* _Aim of the exercise_
Write out the records below exactly as they appear, skipping each picture.

* _Brief descriptive captions_
* * * * * * *

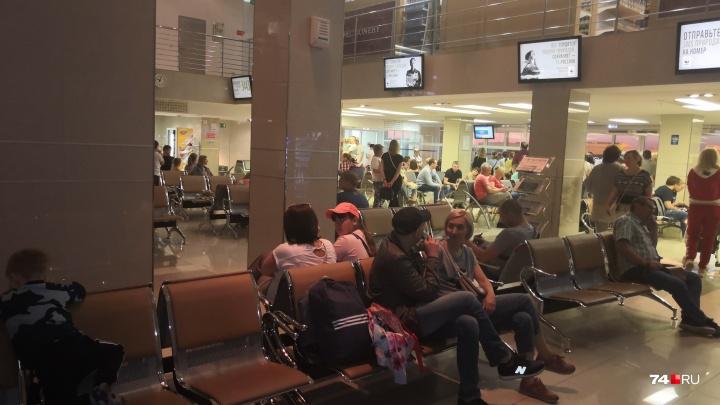 «Это кошмар!»: в Челябинске второй раз за день серьёзно задержали вылет чартера в Турцию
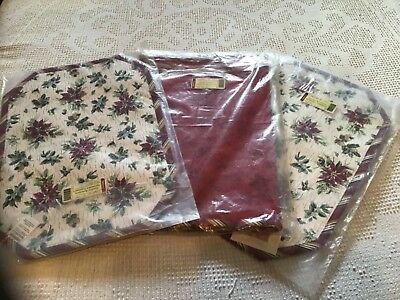 NIB Longaberger 6ft Table Runner and 4 Placemats Reversible Holiday Botanical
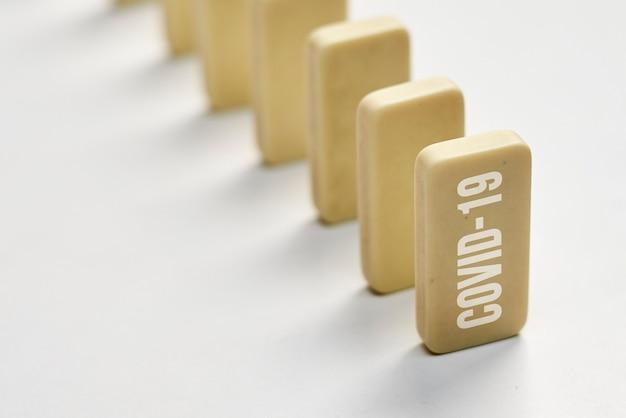 Situação covid efeito dominó linha de dominó com texto obscuro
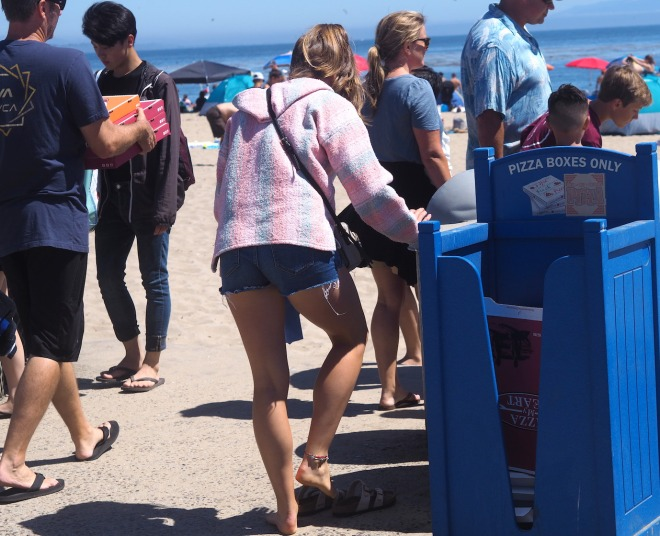public writing bin PIZZA BOXES ONLY Capitola 818.JPG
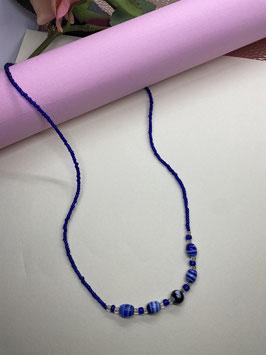 handgemaakte blauwe ketting van parels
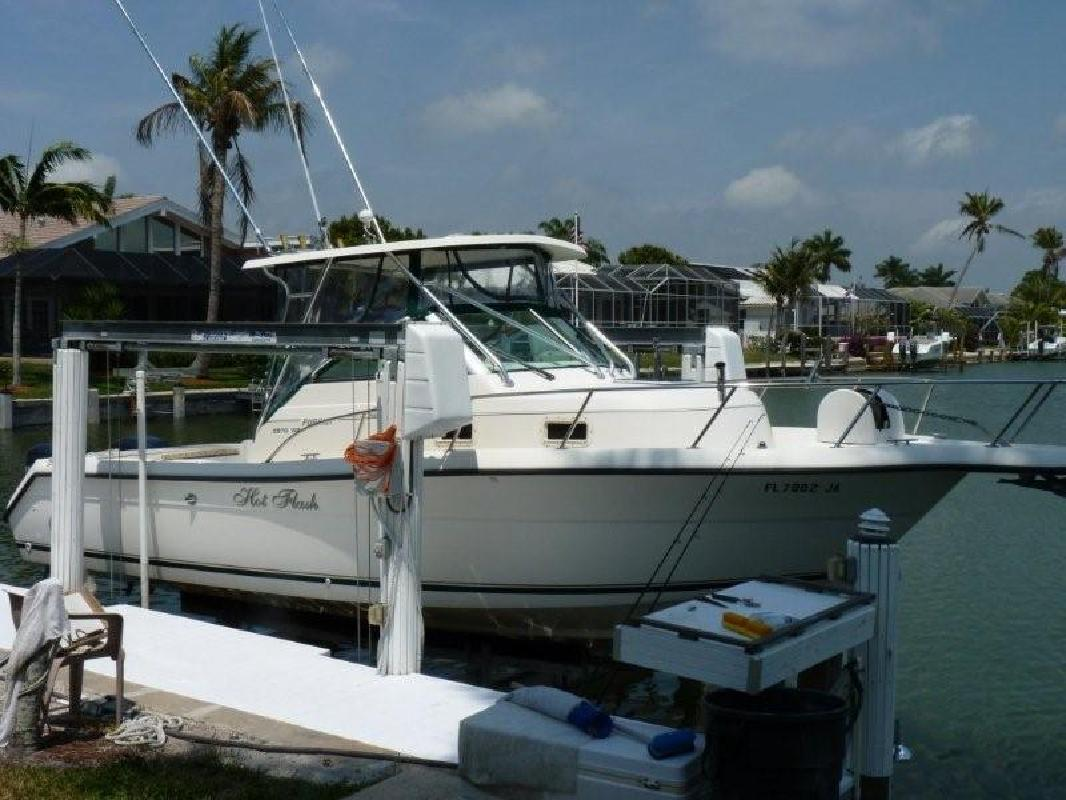 1996 30' Pursuit Boats 2870 Walkaround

* * * * * * *

* _Exercise answer_
 «Это кошмар!»: в Челябинске второй раз за день серьёзно задержали вылет чартера в Турцию
 NIB Longaberger 6ft Table Runner and 4 Placemats Reversible Holiday Botanical
 Situação covid efeito dominó linha de dominó com texto obscuro
public writing bin PIZZA BOXES ONLY Capitola 818.JPG
 handgemaakte blauwe ketting van parels
 1996 30' Pursuit Boats 2870 Walkaround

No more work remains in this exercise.